WHAT YOU NEED TO DO |
Reproduce word for word the stretch of the text on feline infectious peritonitis below from "There is no" through "throughout their catteries.".

STUDY TEXT |
[Start of section]

Feline Infectious Peritonitis (FIP)
FIP is a deadly viral infection that every breeder fears. FIP is not exclusive to the Maine Coon Cat but can be passed from feline to feline. FIP is the name for a sickness that develops from a corona virus that many cats carry and/or could come in contact with. The problem with FIP is that cats that carry the corona virus that causes FIP may never become sick with FIP. FIP is most dangerous to kittens and young cats up to 17 months old.
There is no testing available for FIP except for postmortem. FIP is frequently misdiagnosed and creates fear and controversy among breeders because susceptibility to becoming sick with FIP is largely hereditary and often is fatal to only one kitten in a litter. Breeders who trade cats with other breeders often blame one another for the sudden existence of FIP in their catteries when it is possible that their own cats were carriers of the corona virus that causes FIP but never became sick. Unfortunately, the most common forum for the spreading of the corona virus that causes FIP is in catteries and shelters. This means that breeders have to be diligent about cleanliness and the management of cats in small groups to prevent corona virus exposure throughout their catteries.
The most common method of spreading the corona virus is from nose or mouth to fecal matter. At Hollishill Maine Coon Cats, our cats rarely share litter boxes and we scoop our litter boxes daily and change and disinfect them weekly. We also disinfect our entire cattery bi-weekly and before any new cats come into our cattery. Our cattery has a powerful air circulation system that we run daily to clear out stale air and bring in fresh air.

[End of section]

GIVEN DATA |

[Start of section]

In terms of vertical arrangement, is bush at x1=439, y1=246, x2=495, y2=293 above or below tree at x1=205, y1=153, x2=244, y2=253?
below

[End of section]

OUTPUT FOR THIS EXERCISE |
There is no testing available for FIP except for postmortem. FIP is frequently misdiagnosed and creates fear and controversy among breeders because susceptibility to becoming sick with FIP is largely hereditary and often is fatal to only one kitten in a litter. Breeders who trade cats with other breeders often blame one another for the sudden existence of FIP in their catteries when it is possible that their own cats were carriers of the corona virus that causes FIP but never became sick. Unfortunately, the most common forum for the spreading of the corona virus that causes FIP is in catteries and shelters. This means that breeders have to be diligent about cleanliness and the management of cats in small groups to prevent corona virus exposure throughout their catteries.